The probability of the existence of Denyse O’Leary
Witness Denyse O’ Leary’s ability to understand an argument:
Who would want this individual managing their stock portfolio?:
If you crunch the numbers in relation to your own birth (i.e. the probability that a particular sperm united with a particular egg multiplied by the probability that your parents met and repeated the calculation back until the beginning of time), you will get a fantastically low probability.
And so? Look – I cannot bring my parents into this (O’Leary, b 1950), because they are still alive.
But let me bring my grandparents, now happily at rest, into it instead: They kept trying and they got what they wanted.
The stats are 9 children on one side and 10 on the other, all born alive, no early deaths. That shows what intelligent design can do.
Seriously? No one was arguing that infant mortality in the O’Leary household was high. No one was arguing that your grandparents didn’t get “what they wanted”.

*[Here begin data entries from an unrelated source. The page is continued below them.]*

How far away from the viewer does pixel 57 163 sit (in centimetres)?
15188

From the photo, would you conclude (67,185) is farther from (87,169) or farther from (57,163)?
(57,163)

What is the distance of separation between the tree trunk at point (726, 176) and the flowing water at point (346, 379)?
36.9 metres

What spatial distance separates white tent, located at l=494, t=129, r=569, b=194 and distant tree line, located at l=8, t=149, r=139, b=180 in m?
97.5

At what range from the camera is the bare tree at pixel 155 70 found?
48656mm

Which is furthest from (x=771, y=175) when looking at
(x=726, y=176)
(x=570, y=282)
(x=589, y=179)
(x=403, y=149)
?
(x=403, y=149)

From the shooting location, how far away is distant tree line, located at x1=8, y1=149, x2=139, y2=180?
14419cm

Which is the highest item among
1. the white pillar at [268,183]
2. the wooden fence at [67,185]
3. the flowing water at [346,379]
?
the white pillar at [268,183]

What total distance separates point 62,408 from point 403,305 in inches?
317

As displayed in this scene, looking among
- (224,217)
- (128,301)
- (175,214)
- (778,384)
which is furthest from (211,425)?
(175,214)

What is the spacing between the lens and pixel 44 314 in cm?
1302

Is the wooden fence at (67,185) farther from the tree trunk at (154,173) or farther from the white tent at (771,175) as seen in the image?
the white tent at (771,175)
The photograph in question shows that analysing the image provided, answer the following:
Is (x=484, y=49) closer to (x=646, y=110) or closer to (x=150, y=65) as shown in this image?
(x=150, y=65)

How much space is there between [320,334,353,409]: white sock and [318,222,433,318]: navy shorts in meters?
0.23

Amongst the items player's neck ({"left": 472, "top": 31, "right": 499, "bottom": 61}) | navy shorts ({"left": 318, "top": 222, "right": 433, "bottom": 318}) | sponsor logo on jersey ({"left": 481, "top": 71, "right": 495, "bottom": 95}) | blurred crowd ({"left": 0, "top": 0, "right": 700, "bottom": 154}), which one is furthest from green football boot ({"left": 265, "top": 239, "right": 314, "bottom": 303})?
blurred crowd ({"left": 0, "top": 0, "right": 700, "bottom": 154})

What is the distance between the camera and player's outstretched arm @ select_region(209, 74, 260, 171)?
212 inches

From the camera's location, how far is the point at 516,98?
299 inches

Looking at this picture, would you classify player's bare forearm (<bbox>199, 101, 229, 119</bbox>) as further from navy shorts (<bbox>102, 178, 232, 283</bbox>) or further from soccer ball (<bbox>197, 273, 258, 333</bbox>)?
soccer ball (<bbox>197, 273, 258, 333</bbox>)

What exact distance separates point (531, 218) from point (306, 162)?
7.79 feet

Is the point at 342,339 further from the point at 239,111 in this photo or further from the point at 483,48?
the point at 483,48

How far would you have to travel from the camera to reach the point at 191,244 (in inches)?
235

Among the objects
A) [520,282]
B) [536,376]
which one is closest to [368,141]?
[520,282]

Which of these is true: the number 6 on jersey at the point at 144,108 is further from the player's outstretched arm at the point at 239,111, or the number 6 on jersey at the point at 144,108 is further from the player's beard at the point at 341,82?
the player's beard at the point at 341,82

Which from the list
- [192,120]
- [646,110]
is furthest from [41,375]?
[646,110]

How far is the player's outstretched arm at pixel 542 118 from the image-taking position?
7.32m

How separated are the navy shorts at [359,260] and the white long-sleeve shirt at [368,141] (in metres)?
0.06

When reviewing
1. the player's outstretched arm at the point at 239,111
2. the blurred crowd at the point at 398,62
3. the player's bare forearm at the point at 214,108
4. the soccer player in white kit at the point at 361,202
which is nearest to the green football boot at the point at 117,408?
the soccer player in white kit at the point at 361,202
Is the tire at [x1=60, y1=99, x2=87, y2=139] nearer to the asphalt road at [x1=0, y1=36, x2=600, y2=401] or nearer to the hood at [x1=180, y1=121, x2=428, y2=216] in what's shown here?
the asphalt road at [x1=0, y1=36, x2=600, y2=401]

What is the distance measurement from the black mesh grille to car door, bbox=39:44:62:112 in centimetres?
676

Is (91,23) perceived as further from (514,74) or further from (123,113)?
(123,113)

For Denyse’s parents to meet and reproduce, a whole bunch of improbably events had to happen – either by their decisions or random events. Consider the following. Her dad had to decide to go to that dance on that night and to ask that particular girl up for a twirl around the floor. She also had to decide to go to the dance despite the cold she may have been nursing or perhaps even the invite from a friend to go to the movies. The driver of the bus that narrowly missed them both when they were dating had to have been sufficient alert to realize that the light had turned red. (This is obviously fiction, but you get the gist of the point I am making). Once we get to the sex, the probability of a given sperm – with a given genome – fertilizing a given egg is very low. The probability of the zygote surviving and implanting is extremely low. Even less survive to term. Thus the probability of Denyse (as defined by her DNA) is extremely low. Of course, the same probabilities exist for each of her parents, and grand-parents, and so on back through time. Even allowing for humans to be specially created 6,000 years ago, the probability of Denyse’s existence is not very different from zero. Yet, Denyse exists. And I’m certain that intelligent design has nothing to do with it. Ironically, for Denyse to have the high probability of existence that she desires, the universe would have to be far more mechanistic and deterministic that she would want!